Money and ruthlessness can snuff out a phenomenon. That’s what happened to McCain. What unites these out-of-nowhere challengers is their willingness, in the eyes of their supporters, to speak truth to power.
To many Americans, probably a minority at this point, much of what President Bush is doing, domestically and abroad, is dishonest, irresponsible and enormously damaging. Dean has taken it upon himself to say the emperor has no clothes. People like that. Or some of them do. So they are sending him money.
In his announcement speech last month Dean went to great lengths to transform himself from a phenomenon to a contender. He talked about the restoration of America to its true self. And, echoing the “Take Back Vermont” slogan that dominated the state a few years ago, he urged his fellow citizens to “take back America.” He talked about a “new American generation and a new American century” – presidential language designed to offer a vision, especially to young people.
Dean still must contend with his propensity to commit verbal gaffes. He has had to apologize several times for things said about his opponents.
But it is a curious thing about gaffes. The press jumps all over someone like Howard Dean for a verbal blunder, as if it is proof of his incompetence.
The expectations for President Bush are different.
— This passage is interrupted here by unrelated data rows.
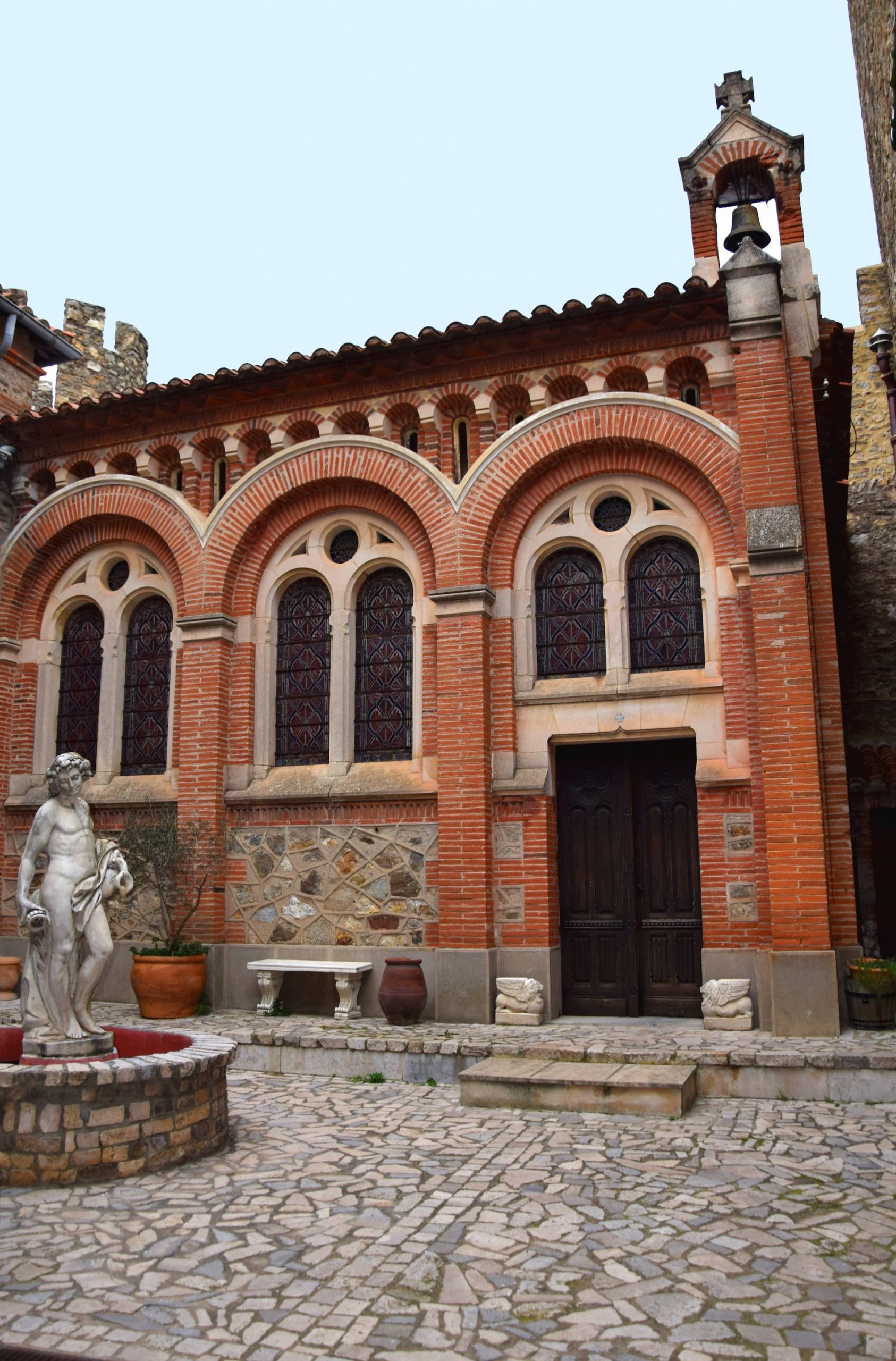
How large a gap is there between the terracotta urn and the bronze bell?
26.2ft

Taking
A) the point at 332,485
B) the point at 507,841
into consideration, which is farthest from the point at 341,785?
the point at 332,485

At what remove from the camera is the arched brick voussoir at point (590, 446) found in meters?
10.5

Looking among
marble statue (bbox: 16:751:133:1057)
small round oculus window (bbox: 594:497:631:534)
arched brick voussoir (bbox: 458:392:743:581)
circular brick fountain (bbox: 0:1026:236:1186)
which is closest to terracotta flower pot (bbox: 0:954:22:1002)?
marble statue (bbox: 16:751:133:1057)

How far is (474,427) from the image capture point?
11.8m

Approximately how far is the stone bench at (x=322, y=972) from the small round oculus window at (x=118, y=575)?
5294 mm

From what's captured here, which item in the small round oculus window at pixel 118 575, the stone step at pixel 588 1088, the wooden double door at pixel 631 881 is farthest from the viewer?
the small round oculus window at pixel 118 575

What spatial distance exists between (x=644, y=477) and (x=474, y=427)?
2053 millimetres

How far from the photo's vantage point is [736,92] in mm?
11406

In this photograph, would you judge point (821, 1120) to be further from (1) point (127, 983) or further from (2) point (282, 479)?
(2) point (282, 479)

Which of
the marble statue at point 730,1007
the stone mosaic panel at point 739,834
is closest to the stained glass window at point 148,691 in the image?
the stone mosaic panel at point 739,834

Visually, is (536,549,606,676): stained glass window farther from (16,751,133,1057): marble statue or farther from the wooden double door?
(16,751,133,1057): marble statue

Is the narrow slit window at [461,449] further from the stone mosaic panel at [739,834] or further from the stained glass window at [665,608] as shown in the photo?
the stone mosaic panel at [739,834]

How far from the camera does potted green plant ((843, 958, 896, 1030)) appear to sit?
29.6 ft

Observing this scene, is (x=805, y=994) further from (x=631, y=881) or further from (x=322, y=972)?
(x=322, y=972)
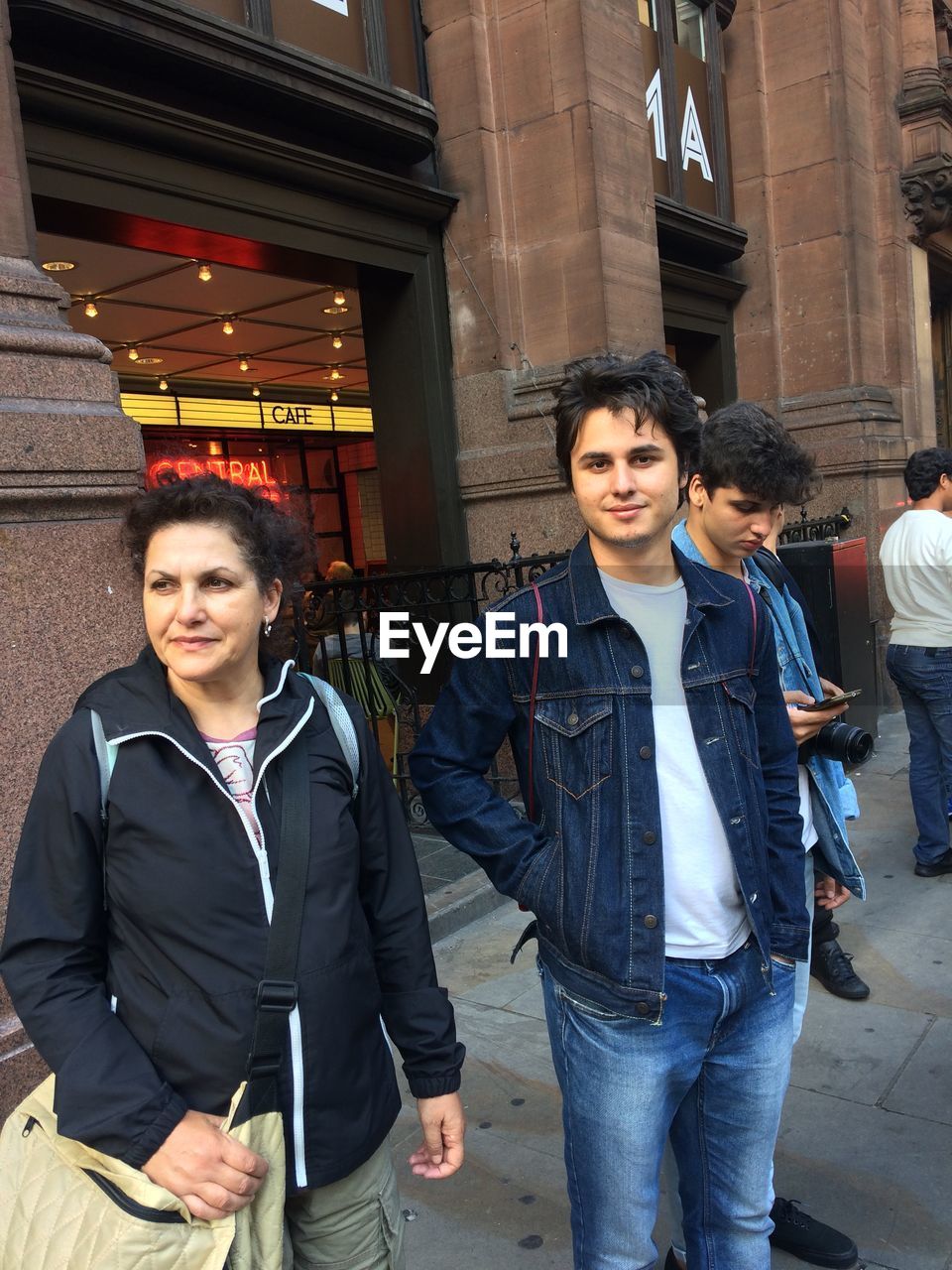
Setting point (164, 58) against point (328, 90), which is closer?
point (164, 58)

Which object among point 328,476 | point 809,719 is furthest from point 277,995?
point 328,476

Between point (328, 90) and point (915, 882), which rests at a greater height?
point (328, 90)

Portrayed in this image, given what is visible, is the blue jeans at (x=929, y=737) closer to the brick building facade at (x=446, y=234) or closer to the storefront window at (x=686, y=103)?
the brick building facade at (x=446, y=234)

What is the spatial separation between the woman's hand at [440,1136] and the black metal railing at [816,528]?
22.7ft

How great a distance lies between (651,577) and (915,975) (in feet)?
10.5

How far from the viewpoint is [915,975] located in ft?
14.1

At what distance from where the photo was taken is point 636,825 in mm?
1854

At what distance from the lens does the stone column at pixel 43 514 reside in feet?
10.0

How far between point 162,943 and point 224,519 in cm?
79

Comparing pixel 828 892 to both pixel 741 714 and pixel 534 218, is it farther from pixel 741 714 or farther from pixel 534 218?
pixel 534 218

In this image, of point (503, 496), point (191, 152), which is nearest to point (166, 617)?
point (191, 152)

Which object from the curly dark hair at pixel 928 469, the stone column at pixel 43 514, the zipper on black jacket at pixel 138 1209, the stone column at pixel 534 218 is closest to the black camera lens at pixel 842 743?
the zipper on black jacket at pixel 138 1209

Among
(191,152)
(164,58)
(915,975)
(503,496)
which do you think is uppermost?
(164,58)

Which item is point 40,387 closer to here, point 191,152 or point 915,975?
point 191,152
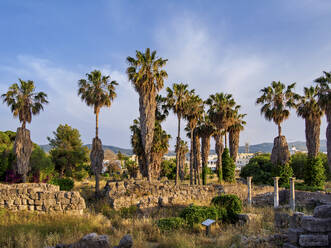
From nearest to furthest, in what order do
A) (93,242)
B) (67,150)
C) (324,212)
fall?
(93,242) < (324,212) < (67,150)

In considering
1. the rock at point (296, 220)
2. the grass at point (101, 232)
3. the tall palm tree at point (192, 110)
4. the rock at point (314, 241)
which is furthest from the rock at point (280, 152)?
the rock at point (314, 241)

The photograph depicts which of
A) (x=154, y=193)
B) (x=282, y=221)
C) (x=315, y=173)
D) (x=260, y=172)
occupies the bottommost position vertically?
(x=154, y=193)

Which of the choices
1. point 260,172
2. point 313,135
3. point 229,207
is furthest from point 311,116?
point 229,207

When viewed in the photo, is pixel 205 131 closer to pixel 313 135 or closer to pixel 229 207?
pixel 313 135

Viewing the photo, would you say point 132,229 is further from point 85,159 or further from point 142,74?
point 85,159

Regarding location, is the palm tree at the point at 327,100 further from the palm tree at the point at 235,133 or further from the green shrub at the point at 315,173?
the palm tree at the point at 235,133

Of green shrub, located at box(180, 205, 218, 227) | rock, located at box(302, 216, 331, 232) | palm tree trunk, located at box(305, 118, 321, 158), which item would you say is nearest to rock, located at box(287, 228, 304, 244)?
rock, located at box(302, 216, 331, 232)

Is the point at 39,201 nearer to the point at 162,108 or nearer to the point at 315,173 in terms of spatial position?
the point at 162,108

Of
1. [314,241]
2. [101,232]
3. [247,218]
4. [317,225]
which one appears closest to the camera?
[314,241]

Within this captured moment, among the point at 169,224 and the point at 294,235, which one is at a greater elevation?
the point at 294,235

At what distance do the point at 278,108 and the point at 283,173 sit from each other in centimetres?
785

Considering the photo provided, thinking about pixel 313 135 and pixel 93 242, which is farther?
pixel 313 135

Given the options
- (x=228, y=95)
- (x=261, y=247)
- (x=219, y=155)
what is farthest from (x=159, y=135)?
(x=261, y=247)

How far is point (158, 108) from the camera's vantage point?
1201 inches
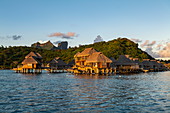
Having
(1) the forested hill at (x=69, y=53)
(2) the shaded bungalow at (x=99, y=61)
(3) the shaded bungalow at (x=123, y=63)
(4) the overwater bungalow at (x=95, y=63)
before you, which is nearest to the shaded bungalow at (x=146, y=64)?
(1) the forested hill at (x=69, y=53)

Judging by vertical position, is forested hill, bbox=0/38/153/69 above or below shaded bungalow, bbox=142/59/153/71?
above

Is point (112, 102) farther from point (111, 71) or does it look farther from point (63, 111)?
point (111, 71)

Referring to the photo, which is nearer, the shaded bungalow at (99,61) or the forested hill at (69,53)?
the shaded bungalow at (99,61)

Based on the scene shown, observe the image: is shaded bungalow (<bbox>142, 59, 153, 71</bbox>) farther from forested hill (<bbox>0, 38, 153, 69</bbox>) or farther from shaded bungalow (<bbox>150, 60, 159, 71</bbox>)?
forested hill (<bbox>0, 38, 153, 69</bbox>)

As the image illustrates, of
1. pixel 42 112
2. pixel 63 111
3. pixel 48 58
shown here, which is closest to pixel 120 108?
pixel 63 111

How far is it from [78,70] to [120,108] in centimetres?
6346

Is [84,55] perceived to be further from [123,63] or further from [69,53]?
[69,53]

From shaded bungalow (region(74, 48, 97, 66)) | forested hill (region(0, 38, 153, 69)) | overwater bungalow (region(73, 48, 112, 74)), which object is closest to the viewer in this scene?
overwater bungalow (region(73, 48, 112, 74))

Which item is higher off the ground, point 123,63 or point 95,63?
point 123,63

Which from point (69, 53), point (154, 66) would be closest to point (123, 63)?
point (154, 66)

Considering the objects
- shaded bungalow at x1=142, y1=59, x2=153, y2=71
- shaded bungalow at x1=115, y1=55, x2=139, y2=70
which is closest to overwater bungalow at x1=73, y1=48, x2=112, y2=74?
shaded bungalow at x1=115, y1=55, x2=139, y2=70

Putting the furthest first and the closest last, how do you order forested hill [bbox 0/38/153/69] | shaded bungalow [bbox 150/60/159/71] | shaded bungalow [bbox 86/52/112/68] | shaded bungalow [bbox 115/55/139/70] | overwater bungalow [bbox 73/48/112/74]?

He is widely believed to be so incompetent verbally that if he blunders it is par for the course. If he tells a lie, as he did in his State of the Union Address with regard to Iraq’s nuclear weapons program, people don’t want to hear about it. Or they excuse it. It’s the CIA’s fault, Bush says, for feeding him wrong information.
These are some of the obstacles facing the upstart physician from Vermont trying to establish his credibility on the national stage.
Who knows how it will all end? But it will be an interesting ride.
This is David Moats from Middlebury.